史東正視着柳伯爵,而中年人也正視着他。在這間光線極爲糟糕的屋子內,兩個男人都沒有打算用廢話來做開場白,他們對現今的局勢有着同樣的顧慮。
“直白地說,她就和她母親年輕時的樣子很像,可惜你和年輕時的我完全不同。”柳伯爵看似無心說出的話,令史東的心頭一跳。
“別太驚異,不可能所有妻子的丈夫都是孩子的父親。不過我沒想到她跟着她外公生活得會那麼辛苦,今天我來找你,就是想要談談他的事。”
中年人似乎想起了什麼,他強忍着大笑的衝動,對史東說道,“說起來,你的身邊似乎聚集着不少漂亮異性,要是我再年輕10歲,說不定我會和你爭個高低。”

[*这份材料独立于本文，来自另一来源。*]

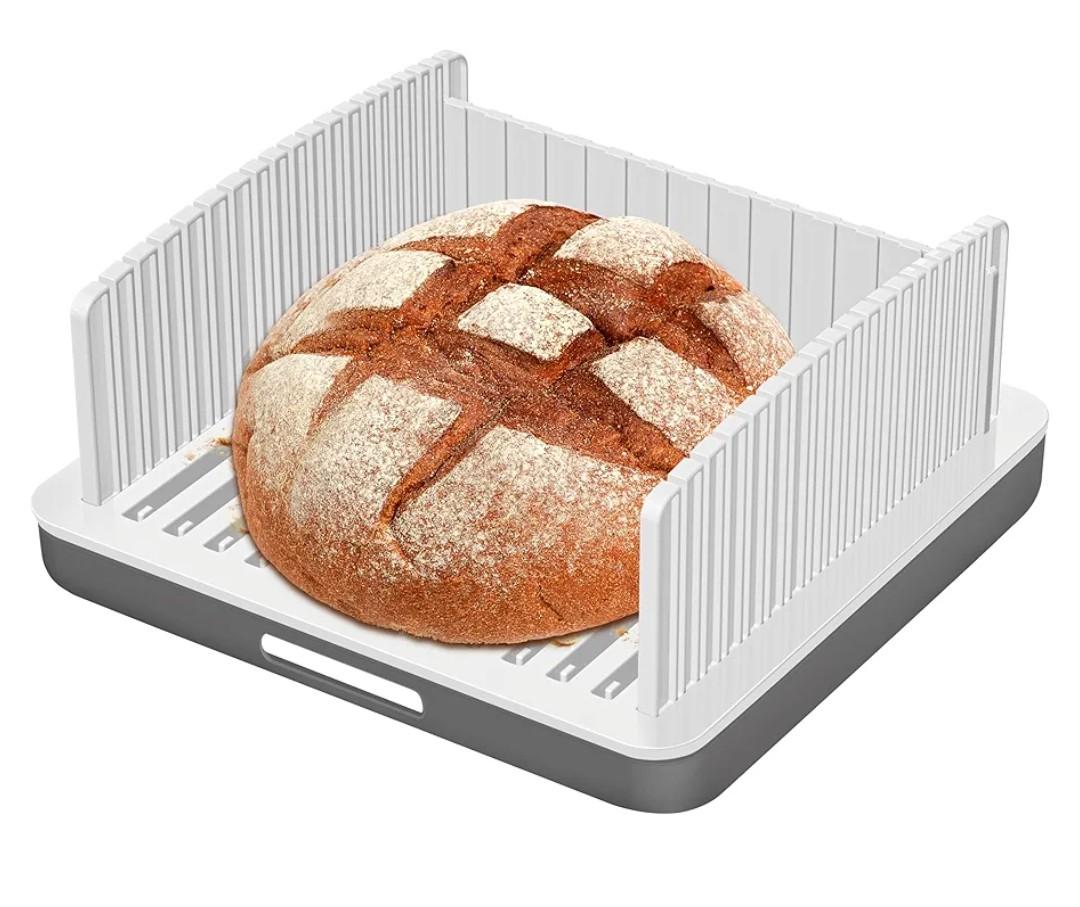 Upgrade Widen Bread Slicer for Sourdough rounds, 13″ Adjustable Large Capacity Wide and Thicknesses, Foldable and Compact Cutting Guide with Crumb Tray, Suitability for Homemade sourdough Bread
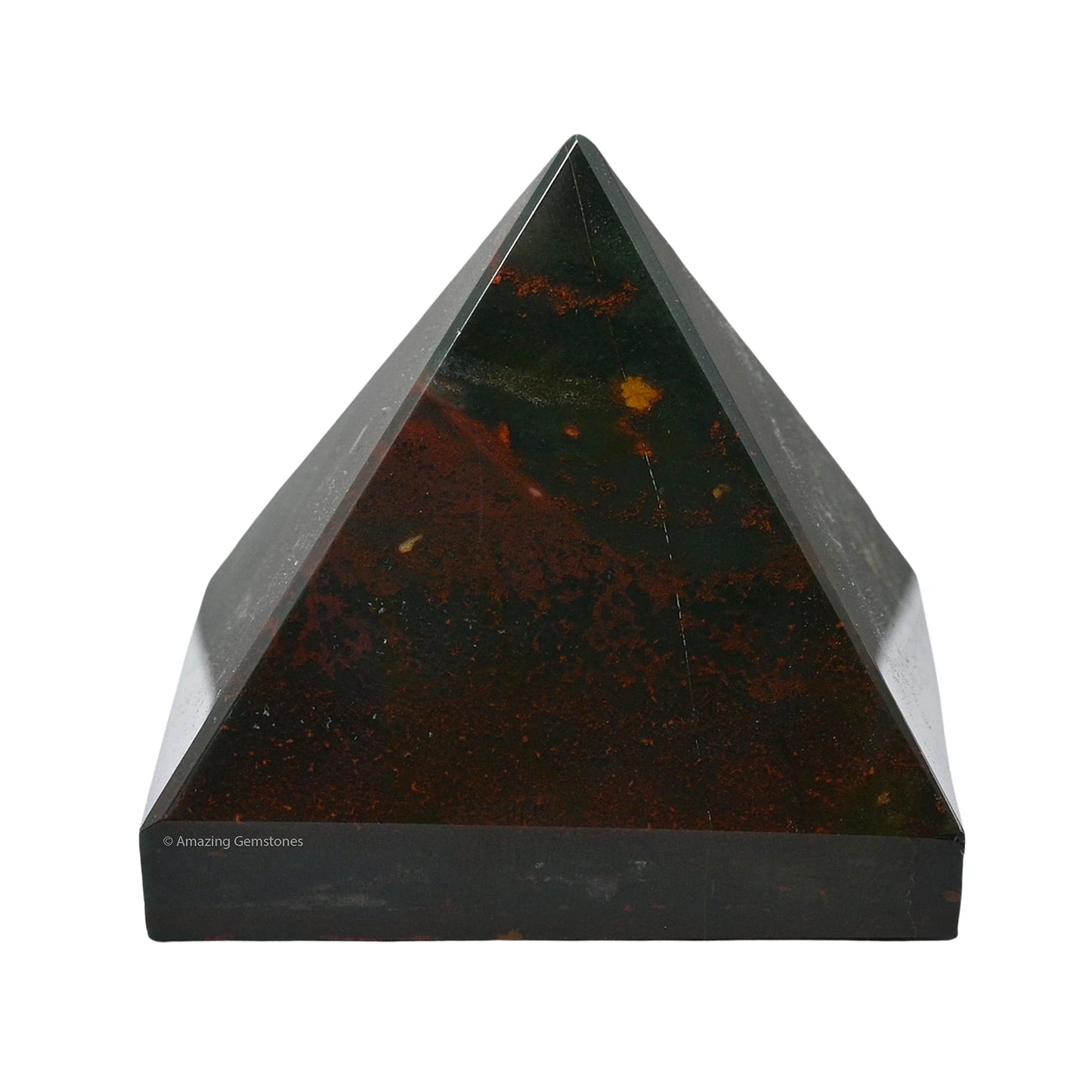 Amazing Gemstone Bloodstone Pyramid Crystal Healing Stones - 2" Great Pyramid Figurine of Natural Stone Pyramid for Meditation, Reiki, Chakra Balancing and Crystal Pyramids Grid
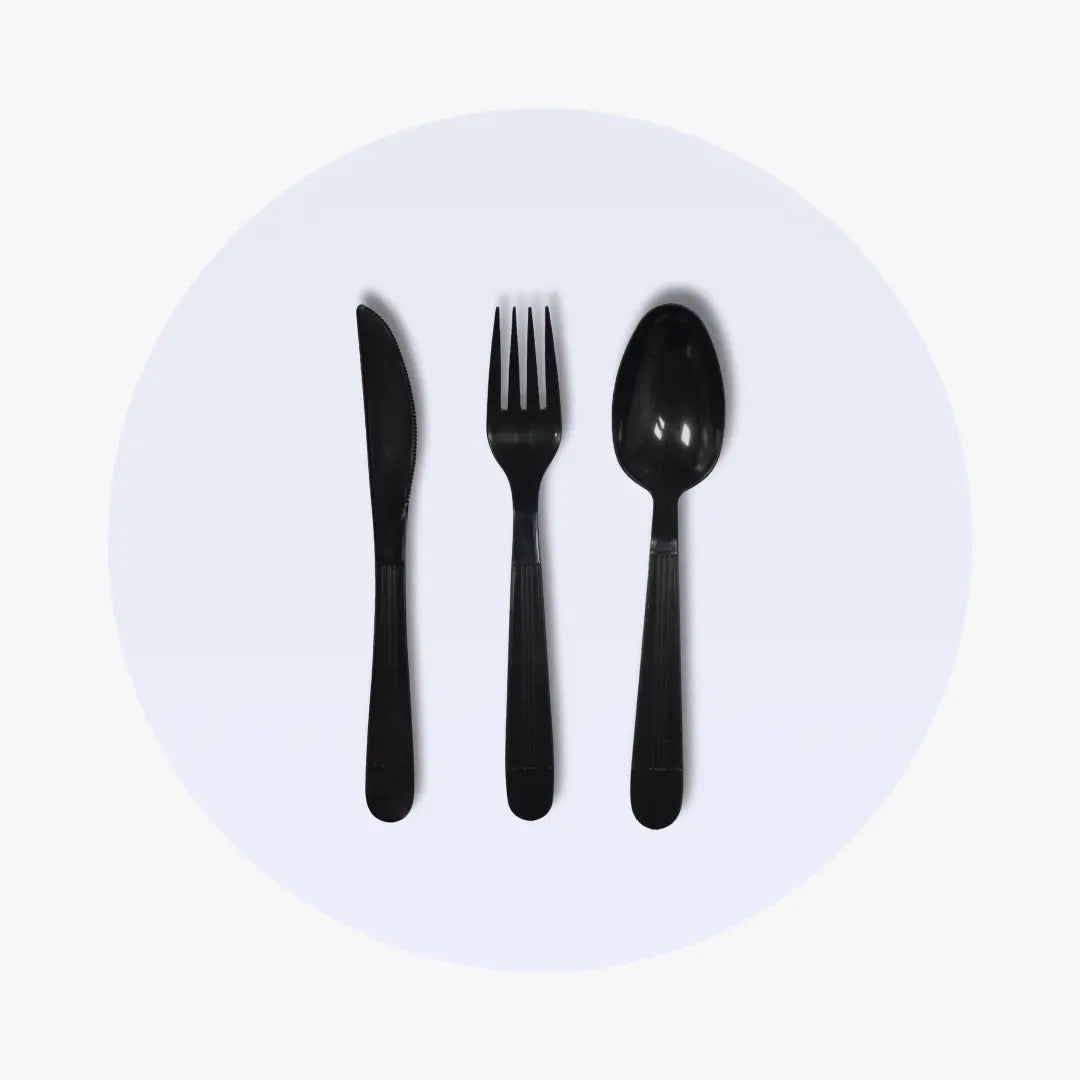 Black Heavy Weight Cutlery Set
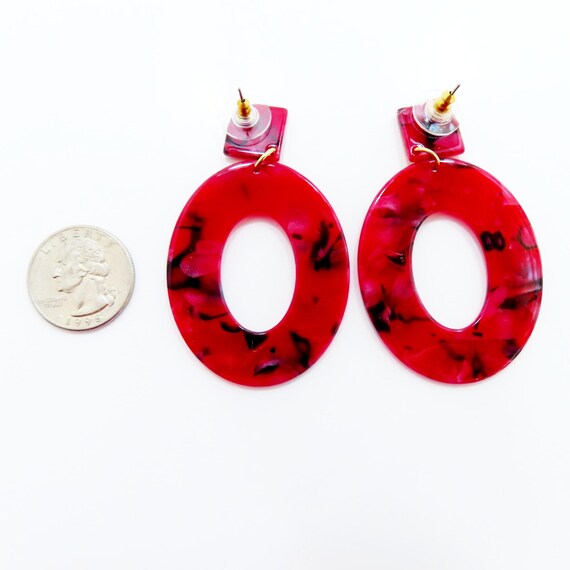 JOAN RIVERS Multi Color Red Lucite Dangle Earring… - image 5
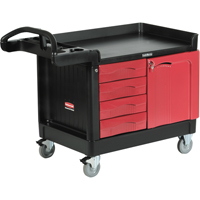 Trademaster Mobile Cabinets & Work Centres, 4 Drawers, 49" L x 26-1/4" W x 38" H, Black NTL Industrial
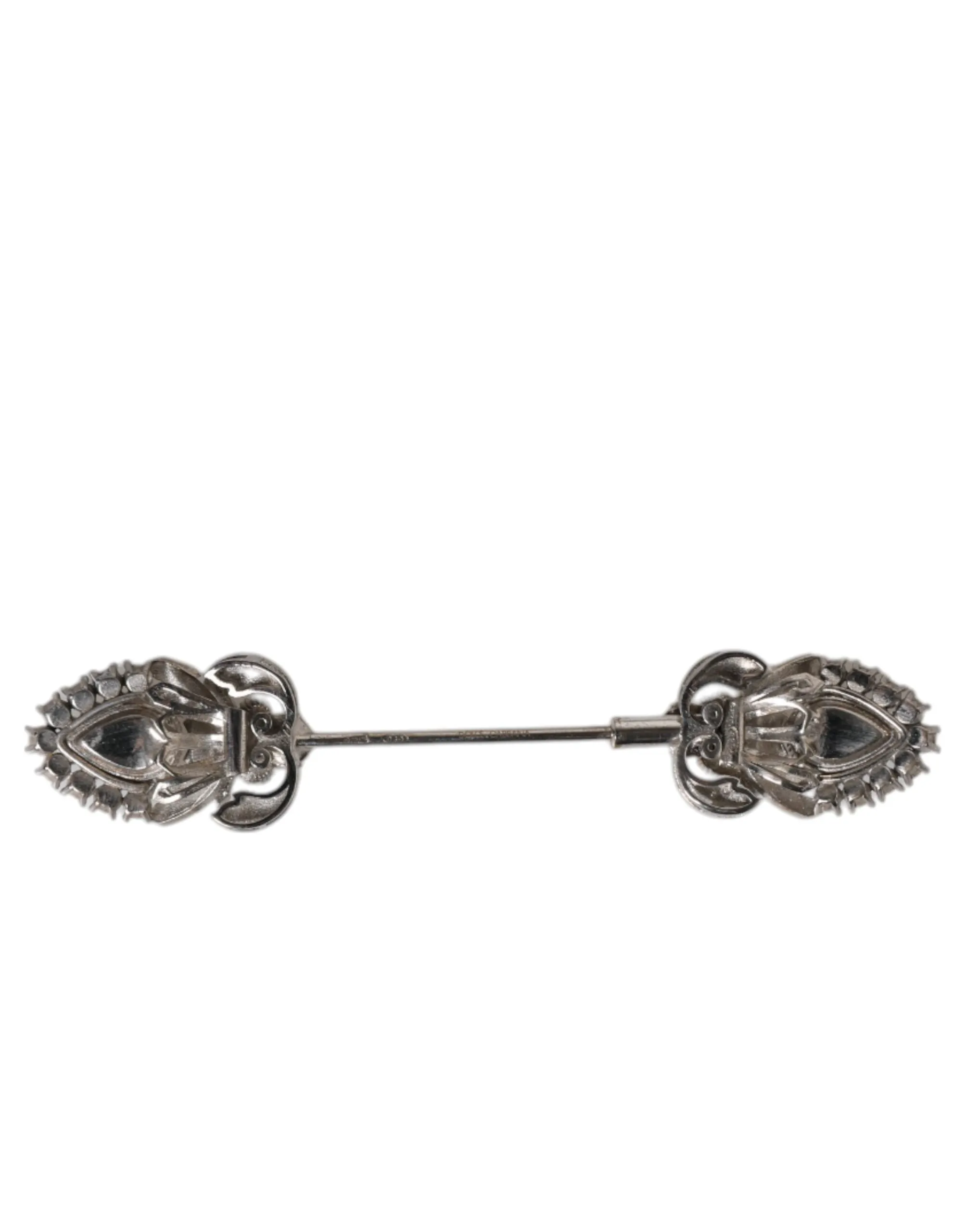 925 Sterling Silver Crystals Collar Brooch Accessory Pin
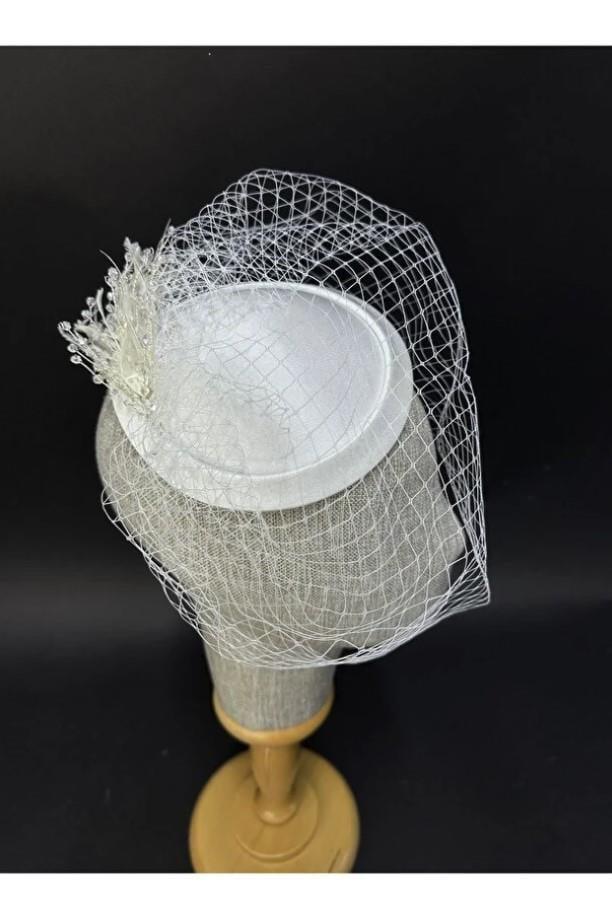 Gelin Nikah Vualet Şapkası Şifon Çiçekli Tüy Detaylı Peçeli Nikah Aksesuarı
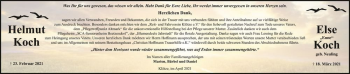Traueranzeige von Helmut Koch und Elsa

“是嗎?”史東聳了聳肩,他對柳伯爵所說的話一點都不關心與感冒。
那不鹹不淡的反駁雖然無力,卻很好的體現了他所擁有的身份……
一個擁有強大實力與聖眷,卻仍然是一張白紙的小子。
“擁有多個妻子在泰德亞是不合法的,神道和流派聯合會也不會允許這樣的行爲。但要是牽扯到基本教義,那又不同了。”柳伯爵沒有理會史東的態度,他自顧自地說道,“陳晨的母親是聖徒,你大概會對這個名字陌生,我要說的是,她是摩門教的一名先知。摩門教的歷史可以追溯到十二支配者中的教皇,你知道摩門教的歷史嗎?”